Il semble que l’État consacre environ (et ce chaque année) 500 millions d’euros pour l’aide alimentaire. Les trois-quarts de cette somme (75 % soit plus de 360 millions) bénéficient aux grandes surfaces sous la forme de défiscalisation : somme d’argent qui devrait revenir dans les « caisses de l’État » par les taxes et les impôts donc c’est comme un cadeau fait aux entreprises. Cet argent ne sert pas à la solidarité nationale, il revient aux actionnaires, aux entreprises. Et ça ne s’arrête pas là ? Certains syndicats agricoles nous apprennent que l’État et l’Europe versent des subventions aux agriculteurs et achètent aussi une partie de leurs productions. Ces productions sont données aux banques alimentaires. Un ancien agriculteur résume : « on est payé pour donner des produits pour lesquels on a déjà touché des subventions ». Depuis 2016, les distributeurs n’ont plus le droit de détruire les produits impropres à la consommation. De fait ils ont augmenté leurs dons aux associations caritatives et solidaires, dans le même temps ces produits donnés sont défiscalisés. Ce qui devait être jeté parce qu’inconsommable devient une ressource pour les distributeurs sans contrôle de la qualité de ce qui est donné. Les associations reçoivent des produits aux dates dépassées et des légumes pourris qu’ils peuvent donner aux pauvres. Et comme si cela ne suffisait pas, les produits donnés et « corrects » sont remplis d’acide gras saturés, de substances normalement interdites pour les produits « normaux » que l’on peut acheter en grande surface. Certaines productions ne sont destinées qu’à l’aide alimentaire et ces productions seraient de moins bonne qualité. Cela favorise une malnutrition, des problèmes de santé pour les personnes qui sont obligées de recourir à l’aide alimentaire. L’aide alimentaire devient un marché « juteux » pour les marchés financiers et les entreprises. Les plus pauvres enrichissent les plus riches, les plus riches maintiennent les plus pauvres à leur place.

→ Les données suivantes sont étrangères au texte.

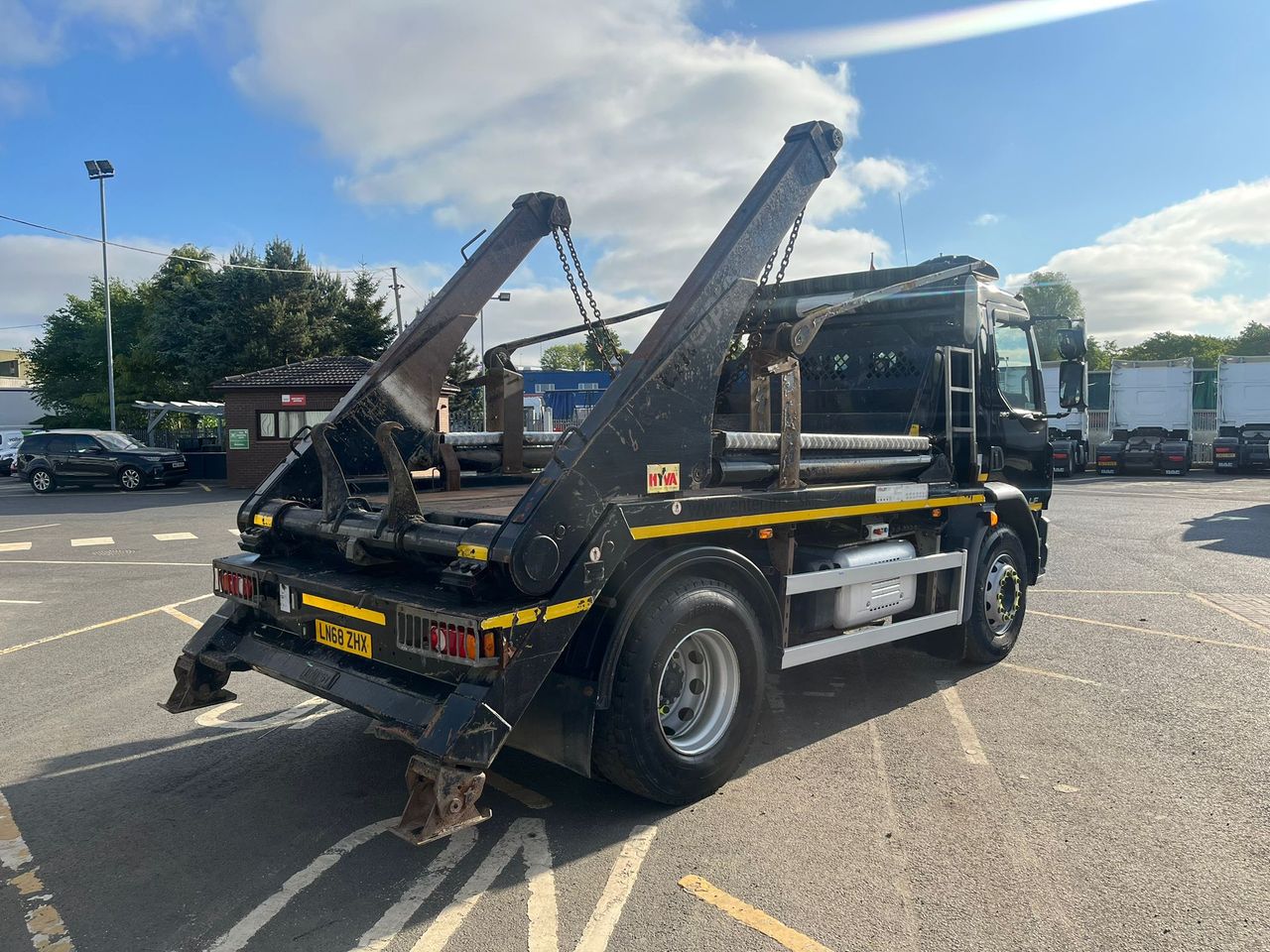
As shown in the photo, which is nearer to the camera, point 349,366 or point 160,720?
point 160,720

On fait des choses, un peu tous les jours.

Depuis 4 ans, nous organisons une distribution alimentaire et une cantine sociale dans un quartier populaire, un quartier pauvre.

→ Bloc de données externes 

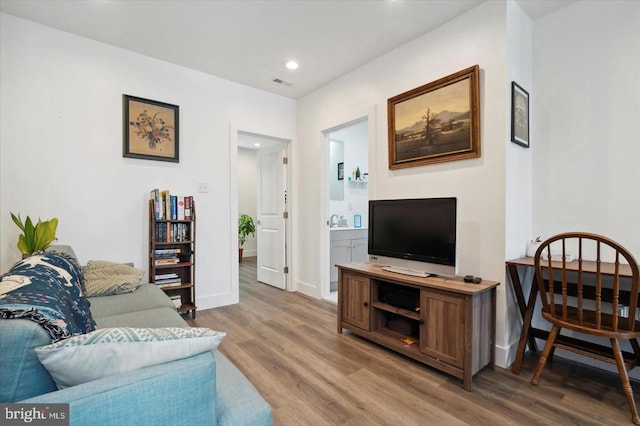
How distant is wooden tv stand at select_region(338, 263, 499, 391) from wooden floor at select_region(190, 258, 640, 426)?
113 millimetres

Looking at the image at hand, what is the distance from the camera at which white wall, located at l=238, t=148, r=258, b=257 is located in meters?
7.41

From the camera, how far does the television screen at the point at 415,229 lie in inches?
88.4

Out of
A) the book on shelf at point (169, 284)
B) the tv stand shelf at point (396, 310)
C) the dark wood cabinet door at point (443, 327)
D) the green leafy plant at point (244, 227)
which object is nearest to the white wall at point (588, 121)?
the dark wood cabinet door at point (443, 327)

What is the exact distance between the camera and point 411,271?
2465mm

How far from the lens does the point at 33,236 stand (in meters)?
2.36

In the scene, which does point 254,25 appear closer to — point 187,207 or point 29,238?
point 187,207

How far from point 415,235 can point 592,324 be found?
1.17 metres

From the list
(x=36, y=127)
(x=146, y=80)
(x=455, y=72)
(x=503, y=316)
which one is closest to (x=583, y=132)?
(x=455, y=72)

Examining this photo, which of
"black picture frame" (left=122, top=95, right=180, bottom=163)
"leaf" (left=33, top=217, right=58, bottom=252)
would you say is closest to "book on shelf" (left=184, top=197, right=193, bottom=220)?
"black picture frame" (left=122, top=95, right=180, bottom=163)

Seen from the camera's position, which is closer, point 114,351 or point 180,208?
point 114,351

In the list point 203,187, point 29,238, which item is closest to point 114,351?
point 29,238

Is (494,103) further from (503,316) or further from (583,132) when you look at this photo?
(503,316)

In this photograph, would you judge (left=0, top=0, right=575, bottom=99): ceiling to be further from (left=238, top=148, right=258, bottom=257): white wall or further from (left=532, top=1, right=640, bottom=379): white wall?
(left=238, top=148, right=258, bottom=257): white wall

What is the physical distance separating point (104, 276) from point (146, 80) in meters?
2.08
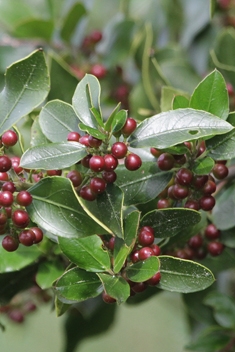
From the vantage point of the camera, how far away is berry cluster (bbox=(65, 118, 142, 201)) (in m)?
0.46

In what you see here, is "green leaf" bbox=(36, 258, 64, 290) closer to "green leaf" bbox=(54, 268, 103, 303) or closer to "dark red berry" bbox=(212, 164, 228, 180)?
"green leaf" bbox=(54, 268, 103, 303)

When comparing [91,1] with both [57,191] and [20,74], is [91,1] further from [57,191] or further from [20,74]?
[57,191]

Personne ne contredira les chiffres, ils pourront être interprétés et expliqués différemment mais ils existent : un taux de chômage à presque 19 % (moins de 10% au niveau national), un taux de pauvreté à 21% (15,6 % au niveau national) 3. La misère est présente, elle augmente malgré l’action des associations dites caritatives, malgré des services d’aides sociales : ce n’est plus suffisant, les besoins et les manques sont conséquents. Notre association a décidé une distribution alimentaire régulière en plus de l’existant. Nous accompagnons plus de 400 personnes (un peu moins de 200 en 2020). Les baisses de financements publics nous obligent à conventionner avec la banque alimentaire plutôt que d’acheter les denrées nous-mêmes (ce qui nous contraint à donner ce que l’on reçoit et ne pas répondre aux habitudes des personnes). Nous avons ouvert une cantine sociale deux fois par semaine pour 70 repas par « service » (plus de 2700 repas en 2024). Avant la baisse des financements, nous cuisinions pour 150 personnes à chaque repas et nous proposions des plats à emporter. Chaque année nous organisons des repas partagés dans l’espace public, dans nos murs. Nous cultivons des fruits et légumes dans notre jardin ce qui nous permet d’alimenter nos repas et de distribuer les productions quand cela est possible.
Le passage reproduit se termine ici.